Mario is home to chronicle new adventures in the Turks and Caicos

Between globe-trotting explorations to remote parts of the world in 2020, Mario shares breathtaking and heart-pumping local adventures with our readers and followers at @turkscaicosmag Diving into history, culture and natural wonders, the series offers a dynamic perspective on the diverse beauty of the islands’ through his eyes of adventure and exploration.
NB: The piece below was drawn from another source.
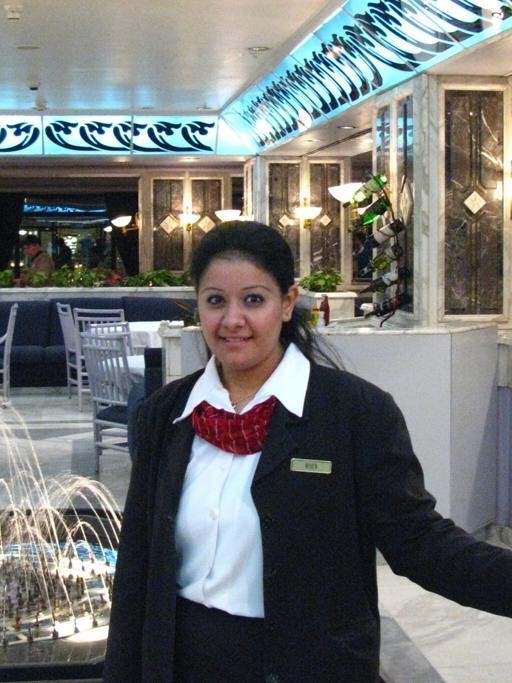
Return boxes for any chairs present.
[54,301,149,473]
[0,303,19,401]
Revisiting some of Mario's favourite spots and exploring new horizons of his homeland, Mario will venture to the islands’ most rugged landscapes, revealing historical significance of sites, as well as expounding on the islands’ rich culture in this visual storytelling series.

== Recognition ==
MIPAD Award
Rigby has been chosen as one of 200 nominees for the 2018 Most Influential People of African Descent (MIPAD) global 100 list to recognize the positive contributions made by people of African descent, worldwide, across 4 categories. MIPAD is a unique global list that identifies, in total, 200 outstanding individuals under 40, with 100 inside Africa, 100 outside Africa in the Diaspora across 4 categories; Politics & Governance, Business & Entrepreneurship, Media & Culture, Humanitarian & Religious.

The Explorer's Club
The Explorer's Club honoured Mario Rigby as a club member at the exclusive club in 2020.

Toronto Star Feature
The Toronto Star (Feature Article)
titled "He wanted young black people to be brave so he walked and kayaked across Africa for two years" was a full feature article that chronicled the many adventures experiences Mario faced during his walk across Africa for two and a half years.

== Talks ==
Mario has delivered dozens of talks for schools and organizations all over the world to encourage them to overcome and conquer fears. Being an advocate for the environment, Rigby also educates about the importance of saving our planet, and our role as individuals to bridge the gaps between humanity.

== See also ==
Rigby is currently living in Toronto working on his memoir on Crossing Africa, and preparing for his next expeditions.